Crazy recap time! Let’s see, the past two weeks in a nutshell.
Two Sundays ago, some friends and I went to see Les Miserables. GAH!!!! So incredible. It was a wonderful time with my girlfriends, and we even had crepes for dinner- how french! Here is a pic of the sign outside the theater, courtesy of Char.
Then I started packing… and packing. I was packing for 1) heading back to school and 2) Family Camp with my church. So there was a lot of packing!
Wednesday, my sisters and a friend drove up to Family Camp- it’s about an hour north of our home. It was fun to ride with my friend, because we have that great kind of relationship that if neither one of us is talking, we’re still comfortable. But since her sister just became engaged, there wasn't a whole lot of silence. ;)

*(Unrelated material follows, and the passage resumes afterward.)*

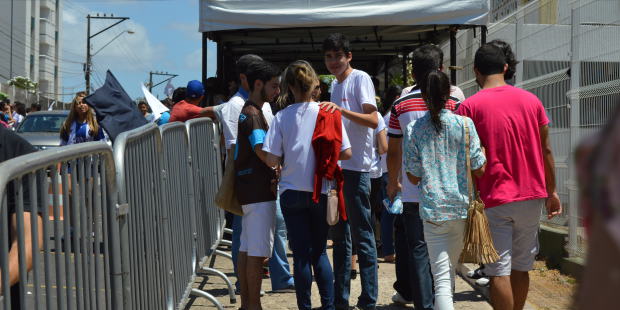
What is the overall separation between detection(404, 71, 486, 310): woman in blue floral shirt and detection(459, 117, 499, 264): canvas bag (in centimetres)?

Camp was WONDERFUL! I missed it last year due to Orientation for school, and I honestly had forgotten how marvelous it is to be literally surrounded by people you know and love. And our guest speaker was amazing as well. All around, a grand time. Sadly, I don’t think I took any pictures the entire time… you can see from this blog how usually I’m never separated from my camera… oh, wait.
Saturday evening, my parents and two sisters and I drove home. Then I finished packing {mainly putting dirty clothes into a separate bag} and realized I had left my wallet {meaning my driver’s license, my debit card, and, most importantly, my student I.D.} in my sister’s car at camp. Oi. Mom dug out my passport and Dad promised to mail my wallet as soon as it got back to the house. Phew. Crisis averted.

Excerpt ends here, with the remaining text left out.